On connaît la chanson : malgré l’expérience, il faut le regard neuf et enthousiaste d’un Jeune pour sortir un Vieux de la stase prudente dans laquelle la vie l’a plongé. L’argument date de Mathusalem, et, malgré un personnage principal de Vieux plus subtil qu’à l’accoutumée, ce n’est pas Hôtel Transylvanie qui va le révolutionner. La continuité dans le changement, en somme.
Le Comte Dracula est un homme (un vampire) meurtri. Son épouse (vampire également, semble-t-il) lui a été ravie par des villageois malveillants, pourvus de torches et de fourches comme il se doit. Fort heureusement, il lui reste la jeune et jolie Mavis qui, à l’âge de 118 ans, en paraît 18. Ils vivent tous les deux dans l’Hôtel Transylvania, place forte reculée interdite aux mortels, ces monstres vampiricides, et qui va accueillir, pour l’anniversaire de la petite, toute la fine fleur de la monstruosité.
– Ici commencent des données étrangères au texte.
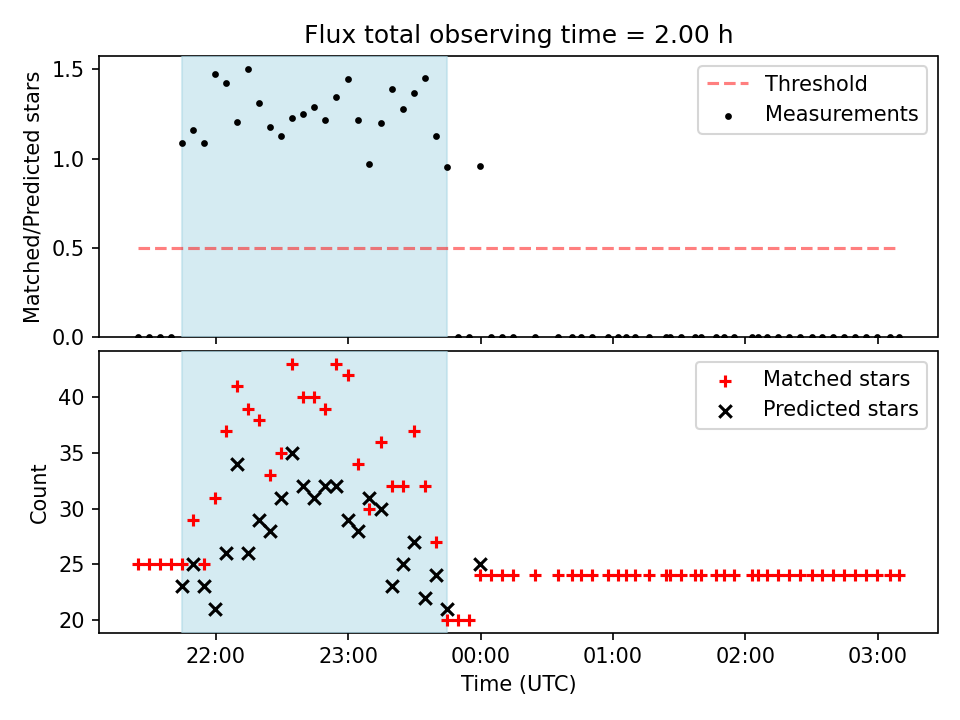 Flux total observing time = 2.00 h

Matched/Predicted stars

1.5
1.0
0.5
0.0

Threshold
Measurements

Count

40
35
30
25
20

Matched stars
Predicted stars

22:00
23:00
00:00
01:00
02:00
03:00

Time (UTC)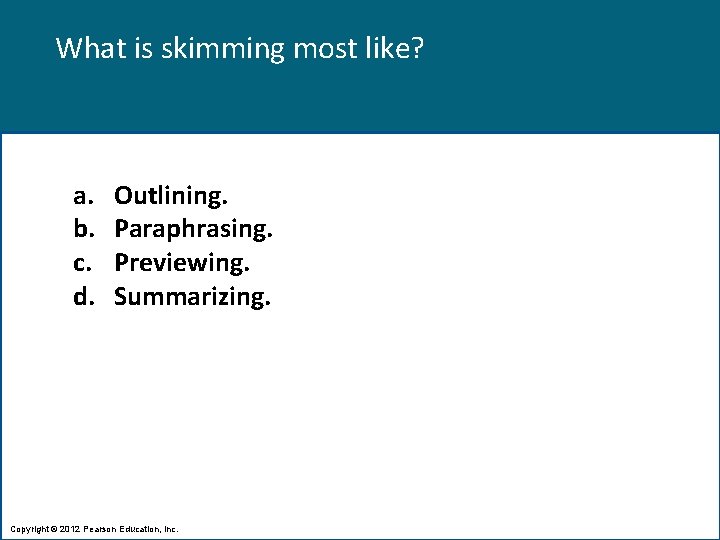 What is skimming most like?

a. Outlining.
b. Paraphrasing.
c. Previewing.
d. Summarizing.

Copyright © 2012 Pearson Education, Inc.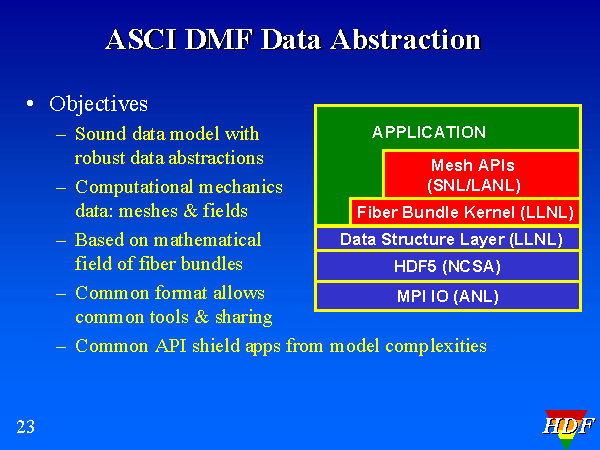 ASCI DMF Data Abstraction

• Objectives
– Sound data model with robust data abstractions
– Computational mechanics data: meshes & fields
– Based on mathematical field of fiber bundles
– Common format allows common tools & sharing
– Common API shield apps from model complexities

APPLICATION
Mesh APIs (SNL/LANL)
Fiber Bundle Kernel (LLNL)
Data Structure Layer (LLNL)
HDF5 (NCSA)
MPI IO (ANL)

23

HDF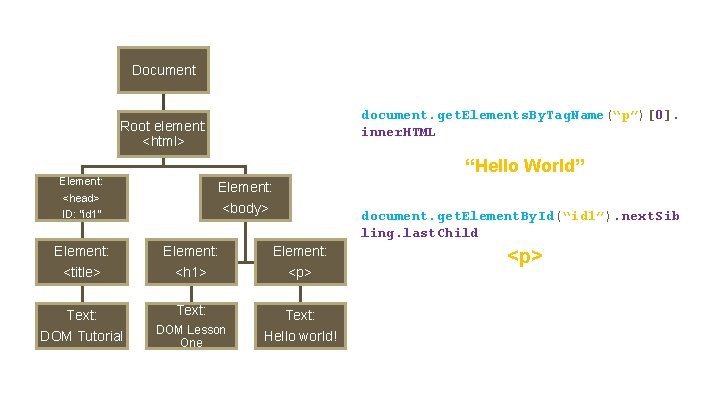 Document

Root element: <html>

Element: <head> ID: "id1"

Element: <body>

Element: <title>

Element: <h1>

Element: <p>

Text: DOM Tutorial

Text: DOM Lesson One

Text: Hello world!

document.getElementsByTagName("p")[0].innerHTML

"Hello World"

document.getElementById("id1").nextSibling.lastChild

<p>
Problème : un jeune humain imbécile blasé n’ayant peur de rien va se pointer et mettre en danger la prudente propagande soutenue par le vieux vampire, selon laquelle les humains sont des brutes dangereuses. Il n’en faut pas plus pour tournebouler la jeune Mavis…
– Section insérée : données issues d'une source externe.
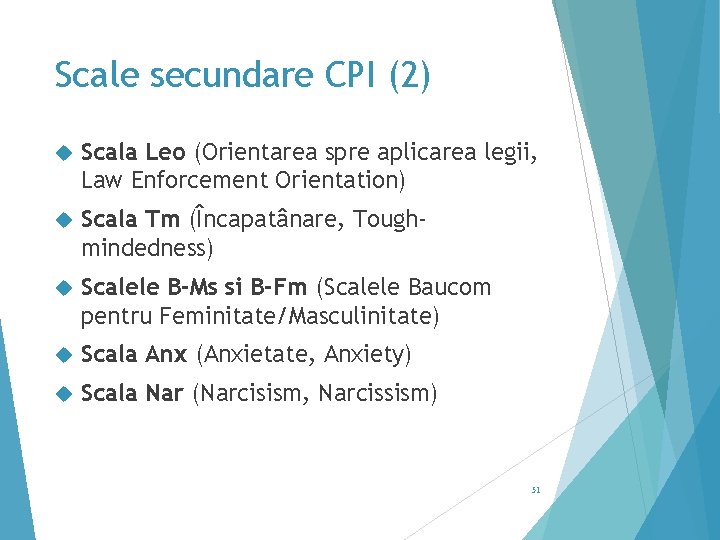 Scale secundare CPI (2)

Scala Leo (Orientarea spre aplicarea legii, Law Enforcement Orientation)

Scala Tm (Încapatânare, Tough-mindedness)

Scalele B-Ms si B-Fm (Scalele Baucom pentru Feminitate/Masculinitate)

Scala Anx (Anxietate, Anxiety)

Scala Nar (Narcisism, Narcissism)

51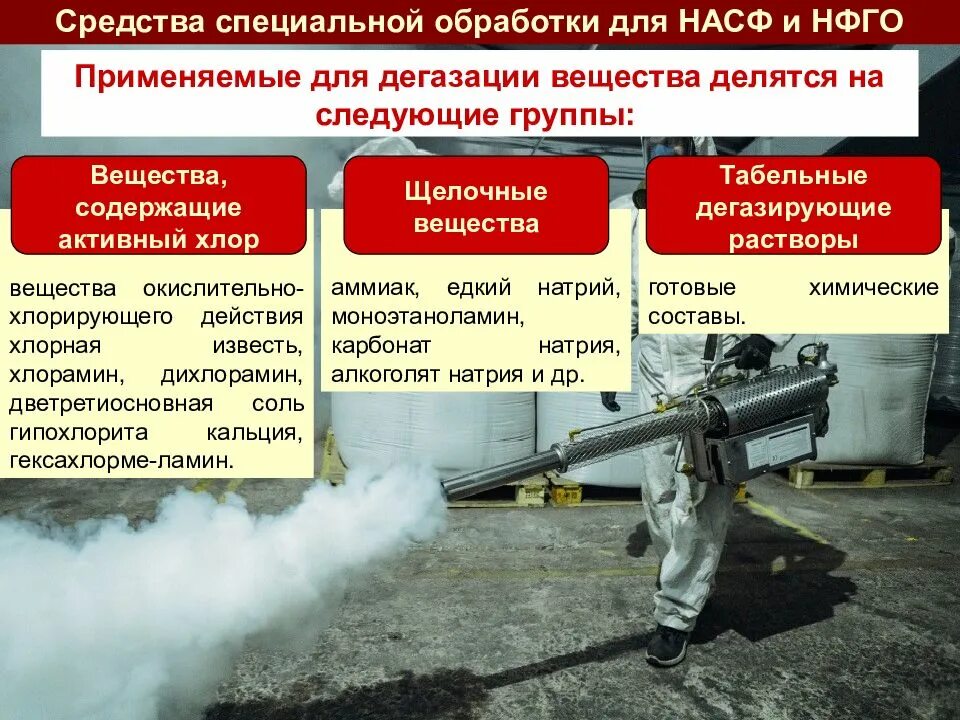 Средства специальной обработки для НАСФ и НФГО

Применяемые для дегазации вещества делятся на следующие группы:

Вещества, содержащие активный хлор

вещества окислительно-хлорирующего действия хлорная известь, хлорамин, дихлорамин, дветретиосновная соль гипохлорита кальция, гексахлорме-ламин.

Щелочные вещества

аммиак, едкий натрий, моноэтаноламин, карбонат натрия, алкоголят натрия и др.

Табельные дегазирующие растворы

готовые химические составы.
Nous sommes donc en terrain connu : le Vieux, c’est notre bon Dracula, inconsolable veuf humanophobe, le Jeune, Jonathan, bonne volonté, sac à dos rempli de chaussettes puantes et gadgets technologiques à foison. Le second va montrer au premier son erreur : les humains sont devenus gentils, si si. Hôtel Transylvanie ne s’embarrasse pas de scrupules narratifs : l’important est de s’attacher son public cible, les Jeunes qui n’ont de cesse de montrer à leurs Vieux à quel point ils sont coincés dans le passé, et qu’ils ont la solution à tous les problèmes : « laisse couler ». Pour preuve, la jeune Mavis est interprétée vocalement par Selena Gomez, idole ado, compagne occasionnelle de la mèche de cheveux la plus connue de la planète, Justin Bieber (Miley « Hannah Montana » Cyrus ayant un temps été annoncée pour le rôle). Pour le reste, Hôtel Transylvania passe consciencieusement à côté de son idée-gimmick de réunir la gent monstrueuse : elle suffit cependant à remplir le cahier des charges magique dû à la génération Twilight / Harry Potter.
Pourtant, parlons-en, de Twilight. Face à un écran diffusant l’un des films de la saga, Dracula soupire, mélancolique et rageur : « c’est ainsi qu’on nous représente ? Je n’y crois pas… » – une petite pointe d’humour mordant, comme de juste me direz-vous, à l’image des quelques bonnes idées qui parsèment Hôtel Transylvanie. On peut ainsi se réjouir du personnage du loup-garou, papa fatigué d’une smala incontrôlable, mais surtout de celui de Dracula. Loin d’obéir aux codes du récit de jeunes-contre-vieux, il apparaît tolérant, intelligent et attentif – un personnage plutôt inédit, intéressant, et presque tragique.
Hélas, cet étonnant choix d’écriture (Adam Sandler, l’interprète vocal, est en revanche tout à fait décevant) semble bien seul dans l’océan de médiocrité assumée du reste du film. Formellement, celui-ci sacrifie aux nécessités de la 3D avec moult effets de profondeur sans intérêt, et ne va pas plus loin. En revanche, le catalogue des accroches pour Jeunes est bien rempli, sans la moindre nuance. Hôtel Transylvanie est un produit calibré au millimètre près pour plaire à son public-cible, ce qu’il fera sans aucun doute. Les autres passeront leur chemin.